EXTRACT PROVIDED.
·····

In this section, we formally define the cross-modality transfer learning on polymorphic crystal structures. To this end, we introduce a latent variable z_s,m generated from a polymorphic crystal structure x_s,m in the source dataset \({{{\mathcal{D}}}}_{s}\). Similarly, we define a latent variable z_c,m that represents a chemical composition \({{{\mathcal{C}}}}_{m}\) corresponding to the polymorphic crystal structure x_s,m. Note that we can easily obtain the chemical compositions of the crystal structures by reading their structure files. We refer to the latent variables z_s,m and z_c,m as structure and composition embeddings, respectively.

·····

REQUIRED TASK 1. Print the part of the passage on cross-modality transfer learning starting with "In this section, we" and going on through "composition embeddings, respectively.", word for word.

·····

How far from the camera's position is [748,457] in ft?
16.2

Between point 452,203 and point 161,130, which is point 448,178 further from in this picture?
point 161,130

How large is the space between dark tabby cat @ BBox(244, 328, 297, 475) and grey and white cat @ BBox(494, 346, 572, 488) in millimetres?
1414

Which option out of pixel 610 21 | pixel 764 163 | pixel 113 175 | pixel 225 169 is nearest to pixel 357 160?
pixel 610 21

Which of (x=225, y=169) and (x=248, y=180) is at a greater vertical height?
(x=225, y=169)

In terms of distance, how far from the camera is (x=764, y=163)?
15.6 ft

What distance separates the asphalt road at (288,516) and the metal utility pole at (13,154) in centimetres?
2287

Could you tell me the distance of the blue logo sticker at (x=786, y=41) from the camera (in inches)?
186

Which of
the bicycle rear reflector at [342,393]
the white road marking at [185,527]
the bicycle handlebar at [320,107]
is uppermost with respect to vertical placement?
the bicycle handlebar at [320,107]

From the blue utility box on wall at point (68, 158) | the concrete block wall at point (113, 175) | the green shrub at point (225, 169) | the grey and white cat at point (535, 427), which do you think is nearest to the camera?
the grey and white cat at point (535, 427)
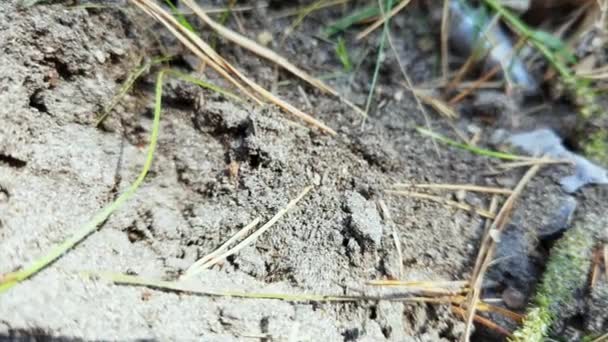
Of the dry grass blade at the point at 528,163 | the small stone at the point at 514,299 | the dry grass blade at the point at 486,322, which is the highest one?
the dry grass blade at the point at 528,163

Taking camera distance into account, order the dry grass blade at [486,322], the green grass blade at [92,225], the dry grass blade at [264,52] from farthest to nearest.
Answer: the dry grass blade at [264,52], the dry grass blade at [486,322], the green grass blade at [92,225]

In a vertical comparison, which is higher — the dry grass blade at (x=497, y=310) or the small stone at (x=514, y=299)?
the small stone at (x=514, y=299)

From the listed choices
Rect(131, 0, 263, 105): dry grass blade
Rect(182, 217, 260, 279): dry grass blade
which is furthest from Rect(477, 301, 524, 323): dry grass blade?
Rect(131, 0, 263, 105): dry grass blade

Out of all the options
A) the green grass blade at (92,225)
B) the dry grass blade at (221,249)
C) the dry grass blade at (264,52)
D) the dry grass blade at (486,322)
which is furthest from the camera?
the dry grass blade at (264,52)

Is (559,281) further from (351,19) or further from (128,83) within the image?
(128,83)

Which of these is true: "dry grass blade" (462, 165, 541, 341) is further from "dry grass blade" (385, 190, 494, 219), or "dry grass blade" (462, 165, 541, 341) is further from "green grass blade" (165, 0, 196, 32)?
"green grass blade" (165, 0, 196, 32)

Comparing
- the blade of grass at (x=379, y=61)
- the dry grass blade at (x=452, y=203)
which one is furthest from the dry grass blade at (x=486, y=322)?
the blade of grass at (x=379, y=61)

·····

REQUIRED TASK 2. Arrange the lines of the rows as a Markdown table with the columns No. and Line, starting with the line with "From the listed choices" and going on through the last line of the rows, and leave out blank lines.

EXERCISE OUTPUT 1.
In this section, we formally define the cross-modality transfer learning on polymorphic crystal structures. To this end, we introduce a latent variable z_s,m generated from a polymorphic crystal structure x_s,m in the source dataset \({{{\mathcal{D}}}}_{s}\). Similarly, we define a latent variable z_c,m that represents a chemical composition \({{{\mathcal{C}}}}_{m}\) corresponding to the polymorphic crystal structure x_s,m. Note that we can easily obtain the chemical compositions of the crystal structures by reading their structure files. We refer to the latent variables z_s,m and z_c,m as structure and composition embeddings, respectively.

EXERCISE OUTPUT 2.
| No. | Line |
|---|---|
| 1 | From the listed choices |
| 2 | Rect(131, 0, 263, 105): dry grass blade |
| 3 | Rect(182, 217, 260, 279): dry grass blade |
| 4 | which is furthest from Rect(477, 301, 524, 323): dry grass blade? |
| 5 | Rect(131, 0, 263, 105): dry grass blade |
| 6 | Out of all the options |
| 7 | A) the green grass blade at (92,225) |
| 8 | B) the dry grass blade at (221,249) |
| 9 | C) the dry grass blade at (264,52) |
| 10 | D) the dry grass blade at (486,322) |
| 11 | which is furthest from the camera? |
| 12 | the dry grass blade at (264,52) |
| 13 | Is (559,281) further from (351,19) or further from (128,83) within the image? |
| 14 | (128,83) |
| 15 | Which of these is true: "dry grass blade" (462, 165, 541, 341) is further from "dry grass blade" (385, 190, 494, 219), or "dry grass blade" (462, 165, 541, 341) is further from "green grass blade" (165, 0, 196, 32)? |
| 16 | "green grass blade" (165, 0, 196, 32) |
| 17 | Comparing |
| 18 | - the blade of grass at (x=379, y=61) |
| 19 | - the dry grass blade at (x=452, y=203) |
| 20 | which one is furthest from the dry grass blade at (x=486, y=322)? |
| 21 | the blade of grass at (x=379, y=61) |